Yesterday [Tuesday, May 7th], Montana Gov. Steve Bullock vetoed HB 735, which would have provided important free speech protections for students at Montana’s public colleges and universities. The bill passed each chamber with bipartisan support, earning a vote of 31-19 in the Montana Senate and 76-20 in the House of Representatives. It also enjoyed support from a diverse array of organizations, including FIRE, the ACLU of Montana, Americans for Prosperity-Montana, and students enrolled at public colleges in the state.
HB 735 would have prohibited Montana’s public colleges and universities from quarantining student expression into small, misleadingly labeled “free speech zones.” Such prior restraints on speech are generally inconsistent with the First Amendment. Universities may enact reasonable, narrowly tailored “time, place, and manner” restrictions on expressive activities in the open, outdoor areas of campus that are generally accessible to the public, provided that those restrictions are narrowly tailored for a significant institutional interest; employ clear, published, content-neutral, and viewpoint-neutral criteria; and provide for ample alternative means of expression. Restricting student speech to tiny free speech zones fails this exacting test and diminishes debate and discussion on campus.

--- --- ---

What is needed: Please set down, word for word, the passage of the article on the HB 735 veto starting at "HB 735 would" and ending at "discussion on campus.".

--- --- ---

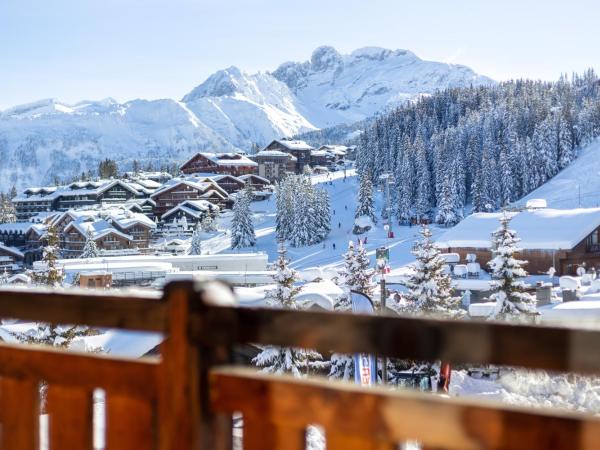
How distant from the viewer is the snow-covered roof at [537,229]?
118 feet

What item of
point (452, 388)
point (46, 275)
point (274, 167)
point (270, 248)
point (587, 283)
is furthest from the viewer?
point (274, 167)

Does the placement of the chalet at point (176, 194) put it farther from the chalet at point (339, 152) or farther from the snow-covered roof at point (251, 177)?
the chalet at point (339, 152)

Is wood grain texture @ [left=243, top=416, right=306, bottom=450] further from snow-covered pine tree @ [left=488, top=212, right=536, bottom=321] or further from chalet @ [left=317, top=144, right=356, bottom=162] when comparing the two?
chalet @ [left=317, top=144, right=356, bottom=162]

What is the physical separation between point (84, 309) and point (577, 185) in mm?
66485

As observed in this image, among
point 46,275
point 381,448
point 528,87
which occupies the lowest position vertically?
point 46,275

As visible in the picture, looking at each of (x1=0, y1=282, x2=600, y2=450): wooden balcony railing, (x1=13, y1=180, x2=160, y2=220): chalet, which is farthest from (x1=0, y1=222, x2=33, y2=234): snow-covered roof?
(x1=0, y1=282, x2=600, y2=450): wooden balcony railing

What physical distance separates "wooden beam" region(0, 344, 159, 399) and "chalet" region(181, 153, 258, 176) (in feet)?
284

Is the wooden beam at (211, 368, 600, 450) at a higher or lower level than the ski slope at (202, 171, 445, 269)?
higher

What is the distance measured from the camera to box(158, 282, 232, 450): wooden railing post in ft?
4.48

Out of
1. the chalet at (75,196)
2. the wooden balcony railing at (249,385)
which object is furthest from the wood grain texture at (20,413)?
the chalet at (75,196)

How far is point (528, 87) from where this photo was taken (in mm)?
96750

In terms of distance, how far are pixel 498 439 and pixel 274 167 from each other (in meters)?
91.8

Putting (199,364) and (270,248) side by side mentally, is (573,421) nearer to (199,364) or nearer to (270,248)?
(199,364)

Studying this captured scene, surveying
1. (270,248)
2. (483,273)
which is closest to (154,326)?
(483,273)
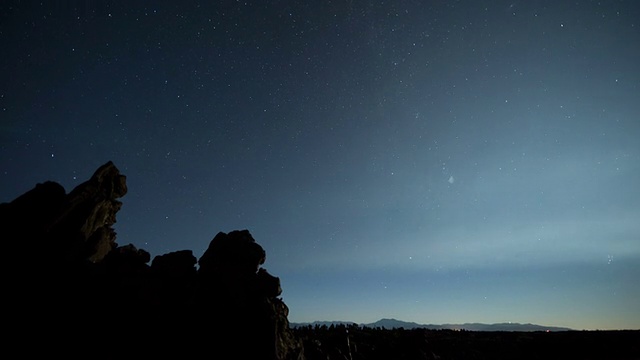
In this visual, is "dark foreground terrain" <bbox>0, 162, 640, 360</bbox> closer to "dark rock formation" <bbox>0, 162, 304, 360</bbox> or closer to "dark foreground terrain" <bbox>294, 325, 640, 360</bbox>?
"dark rock formation" <bbox>0, 162, 304, 360</bbox>

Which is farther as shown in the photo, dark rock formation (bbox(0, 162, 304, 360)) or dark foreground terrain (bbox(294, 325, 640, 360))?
dark foreground terrain (bbox(294, 325, 640, 360))

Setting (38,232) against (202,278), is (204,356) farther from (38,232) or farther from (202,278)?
(38,232)

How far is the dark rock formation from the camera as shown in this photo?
2829 centimetres

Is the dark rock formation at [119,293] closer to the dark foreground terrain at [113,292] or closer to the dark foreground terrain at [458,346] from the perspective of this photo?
the dark foreground terrain at [113,292]

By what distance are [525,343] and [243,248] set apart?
3224 inches

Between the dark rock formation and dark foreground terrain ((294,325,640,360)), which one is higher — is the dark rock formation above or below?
above

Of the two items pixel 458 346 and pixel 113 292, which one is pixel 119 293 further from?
pixel 458 346

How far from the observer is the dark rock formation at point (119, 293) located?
28.3 metres

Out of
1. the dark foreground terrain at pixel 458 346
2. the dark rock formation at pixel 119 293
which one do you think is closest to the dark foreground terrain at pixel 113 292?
the dark rock formation at pixel 119 293

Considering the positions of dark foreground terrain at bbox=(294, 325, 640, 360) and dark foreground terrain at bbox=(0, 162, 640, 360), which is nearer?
dark foreground terrain at bbox=(0, 162, 640, 360)

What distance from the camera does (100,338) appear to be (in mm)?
28578

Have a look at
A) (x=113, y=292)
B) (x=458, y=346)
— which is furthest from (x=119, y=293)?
(x=458, y=346)

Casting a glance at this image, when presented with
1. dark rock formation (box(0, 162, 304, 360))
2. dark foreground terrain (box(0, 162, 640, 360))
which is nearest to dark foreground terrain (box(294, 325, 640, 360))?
dark foreground terrain (box(0, 162, 640, 360))

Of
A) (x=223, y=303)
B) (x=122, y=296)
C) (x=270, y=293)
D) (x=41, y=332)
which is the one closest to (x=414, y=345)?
(x=270, y=293)
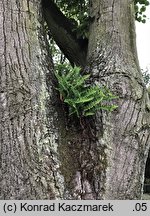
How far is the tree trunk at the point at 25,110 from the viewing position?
2.76 meters

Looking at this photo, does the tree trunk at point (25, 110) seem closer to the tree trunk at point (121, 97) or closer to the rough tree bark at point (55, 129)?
the rough tree bark at point (55, 129)

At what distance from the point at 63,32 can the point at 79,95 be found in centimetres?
216

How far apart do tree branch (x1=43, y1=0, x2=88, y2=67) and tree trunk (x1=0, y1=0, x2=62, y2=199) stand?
58.4 inches

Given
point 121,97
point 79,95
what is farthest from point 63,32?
point 79,95

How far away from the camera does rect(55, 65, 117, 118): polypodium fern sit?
9.73ft

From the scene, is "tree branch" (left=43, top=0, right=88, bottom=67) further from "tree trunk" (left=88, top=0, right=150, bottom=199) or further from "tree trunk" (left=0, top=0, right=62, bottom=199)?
"tree trunk" (left=0, top=0, right=62, bottom=199)

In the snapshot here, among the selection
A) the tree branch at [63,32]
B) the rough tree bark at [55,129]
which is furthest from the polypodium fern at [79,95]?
the tree branch at [63,32]

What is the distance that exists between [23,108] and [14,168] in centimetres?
44

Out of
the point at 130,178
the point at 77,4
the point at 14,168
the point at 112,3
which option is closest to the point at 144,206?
the point at 130,178

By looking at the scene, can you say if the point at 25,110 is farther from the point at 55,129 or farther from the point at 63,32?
the point at 63,32

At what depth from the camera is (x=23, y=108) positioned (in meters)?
2.92

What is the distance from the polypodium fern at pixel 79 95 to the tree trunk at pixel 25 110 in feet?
0.48

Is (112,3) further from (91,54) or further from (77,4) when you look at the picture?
(77,4)

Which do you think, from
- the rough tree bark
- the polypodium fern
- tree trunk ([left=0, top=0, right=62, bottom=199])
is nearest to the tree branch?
the rough tree bark
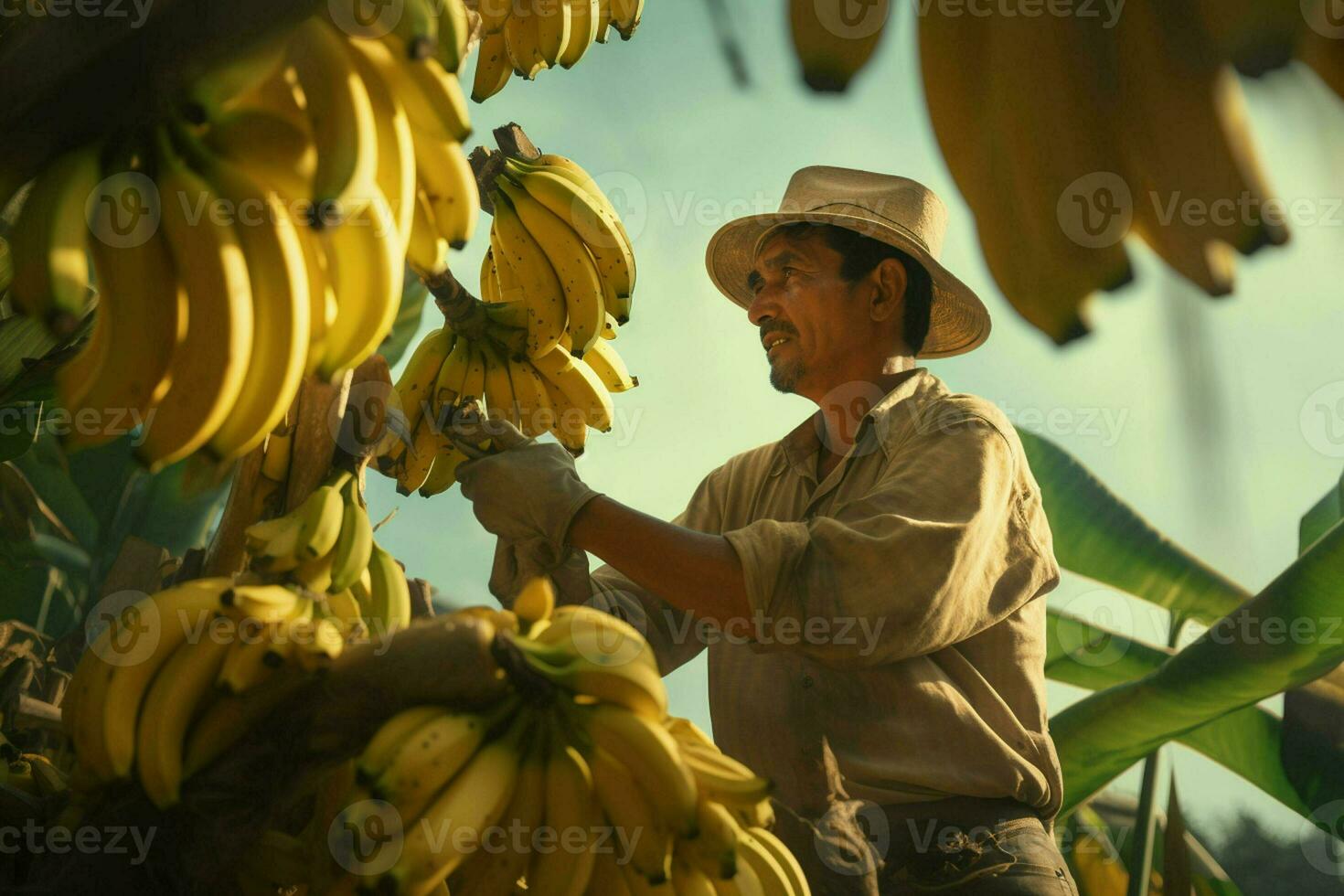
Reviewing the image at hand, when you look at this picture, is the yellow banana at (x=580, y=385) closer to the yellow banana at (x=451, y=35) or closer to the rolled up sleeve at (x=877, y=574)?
the rolled up sleeve at (x=877, y=574)

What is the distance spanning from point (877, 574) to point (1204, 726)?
236 cm

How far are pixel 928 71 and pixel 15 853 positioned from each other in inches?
37.4

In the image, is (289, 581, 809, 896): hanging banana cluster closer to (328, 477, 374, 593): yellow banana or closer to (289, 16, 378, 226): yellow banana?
(328, 477, 374, 593): yellow banana

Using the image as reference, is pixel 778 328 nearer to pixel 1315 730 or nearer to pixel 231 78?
pixel 231 78

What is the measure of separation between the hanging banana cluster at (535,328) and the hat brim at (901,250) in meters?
0.43

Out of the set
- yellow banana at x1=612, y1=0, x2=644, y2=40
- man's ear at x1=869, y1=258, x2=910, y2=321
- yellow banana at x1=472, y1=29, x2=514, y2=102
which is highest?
yellow banana at x1=612, y1=0, x2=644, y2=40

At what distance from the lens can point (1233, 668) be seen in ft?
9.11

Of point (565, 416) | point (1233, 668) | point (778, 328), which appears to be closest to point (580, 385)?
point (565, 416)

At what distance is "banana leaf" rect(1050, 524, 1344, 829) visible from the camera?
260cm

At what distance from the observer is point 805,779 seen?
5.10ft

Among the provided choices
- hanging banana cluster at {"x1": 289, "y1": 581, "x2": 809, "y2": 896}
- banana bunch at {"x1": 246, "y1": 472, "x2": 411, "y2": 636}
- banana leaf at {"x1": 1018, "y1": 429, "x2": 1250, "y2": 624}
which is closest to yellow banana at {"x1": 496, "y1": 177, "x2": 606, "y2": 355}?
banana bunch at {"x1": 246, "y1": 472, "x2": 411, "y2": 636}

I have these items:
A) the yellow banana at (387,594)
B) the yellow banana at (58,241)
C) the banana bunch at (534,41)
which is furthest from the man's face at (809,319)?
the yellow banana at (58,241)

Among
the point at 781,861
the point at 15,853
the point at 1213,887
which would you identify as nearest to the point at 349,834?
the point at 15,853

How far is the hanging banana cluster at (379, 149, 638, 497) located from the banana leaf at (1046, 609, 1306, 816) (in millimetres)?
2133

--- --- ---

Full output:
HB 735 would have prohibited Montana’s public colleges and universities from quarantining student expression into small, misleadingly labeled “free speech zones.” Such prior restraints on speech are generally inconsistent with the First Amendment. Universities may enact reasonable, narrowly tailored “time, place, and manner” restrictions on expressive activities in the open, outdoor areas of campus that are generally accessible to the public, provided that those restrictions are narrowly tailored for a significant institutional interest; employ clear, published, content-neutral, and viewpoint-neutral criteria; and provide for ample alternative means of expression. Restricting student speech to tiny free speech zones fails this exacting test and diminishes debate and discussion on campus.